Can't setup a raw reflection on a virtual dataset out of memory

Data source: SQL Server 2016
Dremio install configuration: standalone

My team members and I are working with a data source that has well over 10s of billions of records. The data source is used for reporting and we want to optimize query execution times. We are evaluating Dremio and are coming across some issues optimizing virtual datasets with reflections.

We set Dremio Max Memory to 64gb. The virtual dataset in question joins on several tables that have raw reflections. Those child reflections appear to be optimized and we are happy with the query times. This virtual dataset is based off a query that returns around 17 billion records in the source database.

Dremio bombs when the input records reach around 200 million and throws out of memory exception.

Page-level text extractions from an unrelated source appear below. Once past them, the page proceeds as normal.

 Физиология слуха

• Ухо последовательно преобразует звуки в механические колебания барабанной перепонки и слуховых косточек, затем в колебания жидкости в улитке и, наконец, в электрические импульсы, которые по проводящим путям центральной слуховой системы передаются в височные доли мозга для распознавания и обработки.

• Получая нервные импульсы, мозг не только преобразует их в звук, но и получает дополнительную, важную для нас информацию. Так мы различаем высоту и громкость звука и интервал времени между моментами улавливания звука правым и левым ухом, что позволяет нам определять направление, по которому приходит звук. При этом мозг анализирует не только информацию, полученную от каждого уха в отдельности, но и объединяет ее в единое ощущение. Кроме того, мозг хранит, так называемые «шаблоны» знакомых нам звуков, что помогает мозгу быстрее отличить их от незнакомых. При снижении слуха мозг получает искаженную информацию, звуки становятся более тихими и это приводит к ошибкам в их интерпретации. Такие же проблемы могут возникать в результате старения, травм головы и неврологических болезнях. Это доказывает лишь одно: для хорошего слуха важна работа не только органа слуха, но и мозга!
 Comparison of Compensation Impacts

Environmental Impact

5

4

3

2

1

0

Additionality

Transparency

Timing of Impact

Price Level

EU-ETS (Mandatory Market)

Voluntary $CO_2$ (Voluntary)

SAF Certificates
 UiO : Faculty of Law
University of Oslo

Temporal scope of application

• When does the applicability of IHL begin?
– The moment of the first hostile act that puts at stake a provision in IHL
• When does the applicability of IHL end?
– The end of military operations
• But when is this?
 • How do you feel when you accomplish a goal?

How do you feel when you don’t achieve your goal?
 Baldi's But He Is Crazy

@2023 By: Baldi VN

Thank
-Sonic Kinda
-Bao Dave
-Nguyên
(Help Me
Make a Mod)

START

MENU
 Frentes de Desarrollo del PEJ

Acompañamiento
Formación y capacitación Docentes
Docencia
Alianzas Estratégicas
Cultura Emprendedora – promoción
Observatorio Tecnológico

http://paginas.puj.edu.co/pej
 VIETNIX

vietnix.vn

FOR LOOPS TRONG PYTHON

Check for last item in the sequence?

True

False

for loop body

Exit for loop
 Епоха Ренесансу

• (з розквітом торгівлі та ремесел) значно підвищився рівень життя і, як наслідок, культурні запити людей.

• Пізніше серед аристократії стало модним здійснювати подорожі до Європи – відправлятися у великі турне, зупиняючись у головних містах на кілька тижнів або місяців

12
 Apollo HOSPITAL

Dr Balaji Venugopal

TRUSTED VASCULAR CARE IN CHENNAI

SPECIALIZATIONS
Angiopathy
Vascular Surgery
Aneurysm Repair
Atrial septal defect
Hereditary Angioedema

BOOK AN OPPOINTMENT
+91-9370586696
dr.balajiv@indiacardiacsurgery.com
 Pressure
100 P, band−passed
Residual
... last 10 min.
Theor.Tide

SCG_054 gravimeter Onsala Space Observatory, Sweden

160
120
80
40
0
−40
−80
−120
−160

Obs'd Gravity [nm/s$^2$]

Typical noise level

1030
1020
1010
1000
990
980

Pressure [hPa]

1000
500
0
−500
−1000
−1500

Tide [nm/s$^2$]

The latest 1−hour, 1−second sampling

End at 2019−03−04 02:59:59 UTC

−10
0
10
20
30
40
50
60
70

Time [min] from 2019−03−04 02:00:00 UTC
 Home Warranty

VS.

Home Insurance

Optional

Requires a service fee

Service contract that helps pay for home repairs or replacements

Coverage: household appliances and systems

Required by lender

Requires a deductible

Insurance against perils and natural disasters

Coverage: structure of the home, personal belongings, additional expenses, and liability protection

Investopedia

We could increase the memory, but we’re not sure if that’s the real solution here. We installed dremio as standalone. Is it preferable to install in a clustered environment with containers? Would that solve this issue with out of memory and the large datasets we’re dealing with?

@raoufosman, if you want to perform large joins, then Dremio will require a large amount of direct memory on executor nodes. In production environments, we don’t suggest using a standalone (coordinator + executor in one JVM) because it’s difficult to guarantees on the memory available for planning and metadata operations (coordinator tasks) and query execution.

I suggests configuring once master coordinator and one executor and scaling the executors vertically and horizontally until you can complete the join.